__DATA SUPPLIED__:
^^^^
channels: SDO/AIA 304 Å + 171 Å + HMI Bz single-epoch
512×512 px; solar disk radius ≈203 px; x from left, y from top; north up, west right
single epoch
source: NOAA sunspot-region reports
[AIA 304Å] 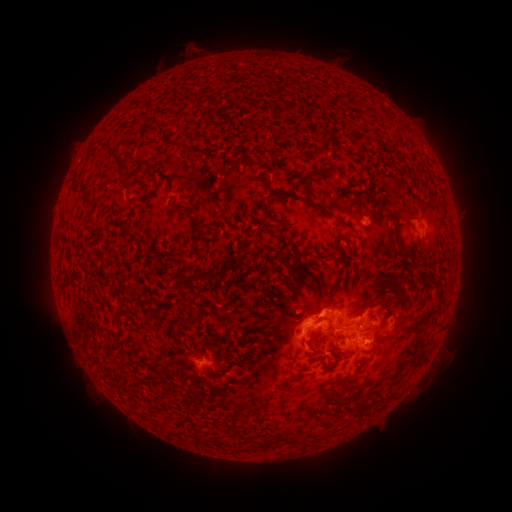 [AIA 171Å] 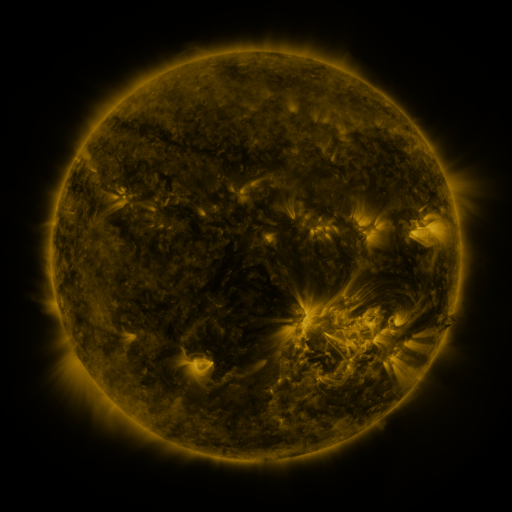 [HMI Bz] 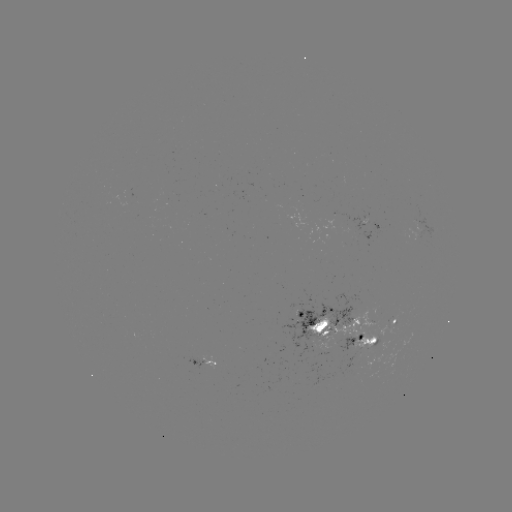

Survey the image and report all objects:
spotted active region: (372, 222)
spotted active region: (394, 322)
spotted active region: (332, 325)
spotted active region: (362, 340)
spotted active region: (202, 361)
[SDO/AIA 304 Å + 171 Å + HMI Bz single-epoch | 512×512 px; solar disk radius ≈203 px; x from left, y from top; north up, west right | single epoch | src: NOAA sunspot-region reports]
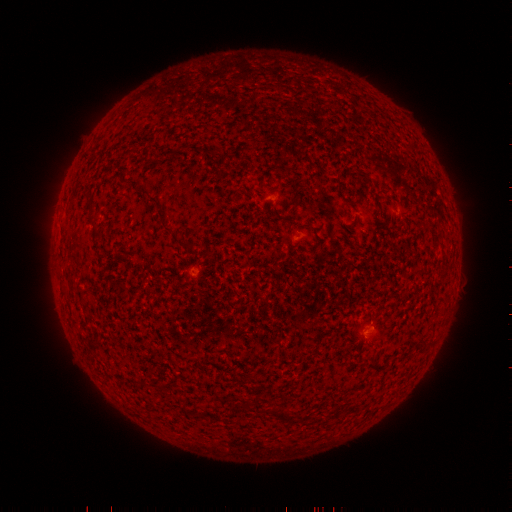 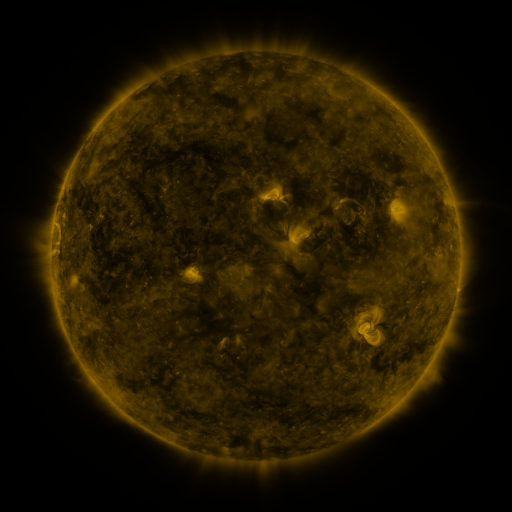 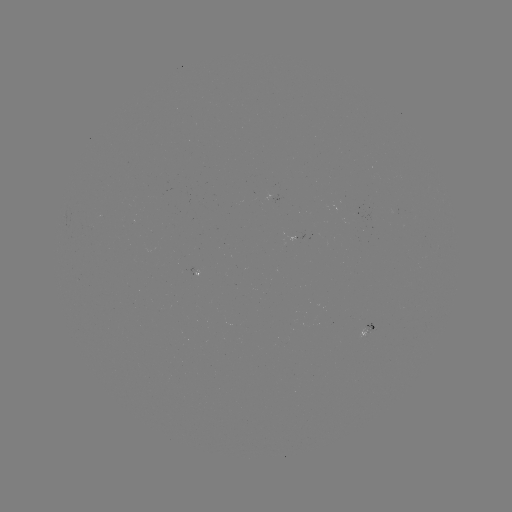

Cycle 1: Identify spotted active region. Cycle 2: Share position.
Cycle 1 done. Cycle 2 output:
^^^^
__PROBLEM TO SOLVE__:
Output only the number of lines in the listing that contain the string "from".

__SOLVED PROBLEM__:
2